BEGIN The data
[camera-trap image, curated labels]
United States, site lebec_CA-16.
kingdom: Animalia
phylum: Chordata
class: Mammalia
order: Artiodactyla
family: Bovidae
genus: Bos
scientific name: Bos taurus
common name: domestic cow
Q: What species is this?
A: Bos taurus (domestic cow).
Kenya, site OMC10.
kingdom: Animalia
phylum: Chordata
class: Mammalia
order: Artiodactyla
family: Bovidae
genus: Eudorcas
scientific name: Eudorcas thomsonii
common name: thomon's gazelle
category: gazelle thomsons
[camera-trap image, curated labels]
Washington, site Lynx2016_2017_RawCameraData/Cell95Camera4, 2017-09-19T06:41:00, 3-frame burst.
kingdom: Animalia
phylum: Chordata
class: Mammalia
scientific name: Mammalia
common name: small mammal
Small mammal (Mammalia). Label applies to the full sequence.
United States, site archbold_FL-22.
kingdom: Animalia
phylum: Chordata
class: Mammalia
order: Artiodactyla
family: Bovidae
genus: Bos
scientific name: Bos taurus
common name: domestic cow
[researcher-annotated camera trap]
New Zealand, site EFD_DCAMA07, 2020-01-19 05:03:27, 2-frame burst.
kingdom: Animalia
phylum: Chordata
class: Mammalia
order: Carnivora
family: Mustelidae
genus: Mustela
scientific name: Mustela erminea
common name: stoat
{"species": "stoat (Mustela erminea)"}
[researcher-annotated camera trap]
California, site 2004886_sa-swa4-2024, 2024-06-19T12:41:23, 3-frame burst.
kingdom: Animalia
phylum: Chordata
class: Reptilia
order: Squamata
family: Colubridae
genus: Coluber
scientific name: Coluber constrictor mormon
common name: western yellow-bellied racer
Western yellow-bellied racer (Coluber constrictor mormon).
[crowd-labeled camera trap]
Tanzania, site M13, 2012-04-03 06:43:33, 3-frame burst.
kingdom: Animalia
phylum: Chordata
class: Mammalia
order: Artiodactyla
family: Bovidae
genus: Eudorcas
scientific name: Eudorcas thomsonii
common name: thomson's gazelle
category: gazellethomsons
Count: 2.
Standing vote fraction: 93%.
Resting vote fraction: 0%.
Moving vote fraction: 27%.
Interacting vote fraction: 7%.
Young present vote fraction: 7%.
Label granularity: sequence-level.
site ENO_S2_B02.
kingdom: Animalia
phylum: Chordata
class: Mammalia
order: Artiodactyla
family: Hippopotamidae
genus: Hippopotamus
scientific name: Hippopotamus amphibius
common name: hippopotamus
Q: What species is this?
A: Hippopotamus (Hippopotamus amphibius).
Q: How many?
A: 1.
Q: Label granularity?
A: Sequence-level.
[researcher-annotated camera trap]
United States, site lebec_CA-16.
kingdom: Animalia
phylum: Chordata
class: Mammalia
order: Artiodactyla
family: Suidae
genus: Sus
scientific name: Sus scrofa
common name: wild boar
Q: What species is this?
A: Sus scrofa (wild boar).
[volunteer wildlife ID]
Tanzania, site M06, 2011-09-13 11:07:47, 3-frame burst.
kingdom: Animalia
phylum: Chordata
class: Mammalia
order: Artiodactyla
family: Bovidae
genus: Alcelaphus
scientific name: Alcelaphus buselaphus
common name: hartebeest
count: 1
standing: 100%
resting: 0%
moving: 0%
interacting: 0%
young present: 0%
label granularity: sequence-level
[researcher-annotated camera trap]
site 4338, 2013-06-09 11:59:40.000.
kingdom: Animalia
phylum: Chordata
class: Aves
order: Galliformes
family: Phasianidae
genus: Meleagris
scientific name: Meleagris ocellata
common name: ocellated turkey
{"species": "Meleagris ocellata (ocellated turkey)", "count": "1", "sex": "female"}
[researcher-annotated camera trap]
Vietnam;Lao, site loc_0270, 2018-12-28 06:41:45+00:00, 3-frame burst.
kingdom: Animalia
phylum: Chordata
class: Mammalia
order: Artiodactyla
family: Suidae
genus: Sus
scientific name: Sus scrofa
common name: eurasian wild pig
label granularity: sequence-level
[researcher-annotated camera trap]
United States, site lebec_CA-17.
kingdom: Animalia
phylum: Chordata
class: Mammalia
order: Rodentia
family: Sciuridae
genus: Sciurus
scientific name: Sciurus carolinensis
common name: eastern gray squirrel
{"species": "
END The data
After locating the line with "order: Rodentia", output that line and every later one exactly, through the end of the entries above.

order: Rodentia
family: Sciuridae
genus: Sciurus
scientific name: Sciurus carolinensis
common name: eastern gray squirrel
{"species": "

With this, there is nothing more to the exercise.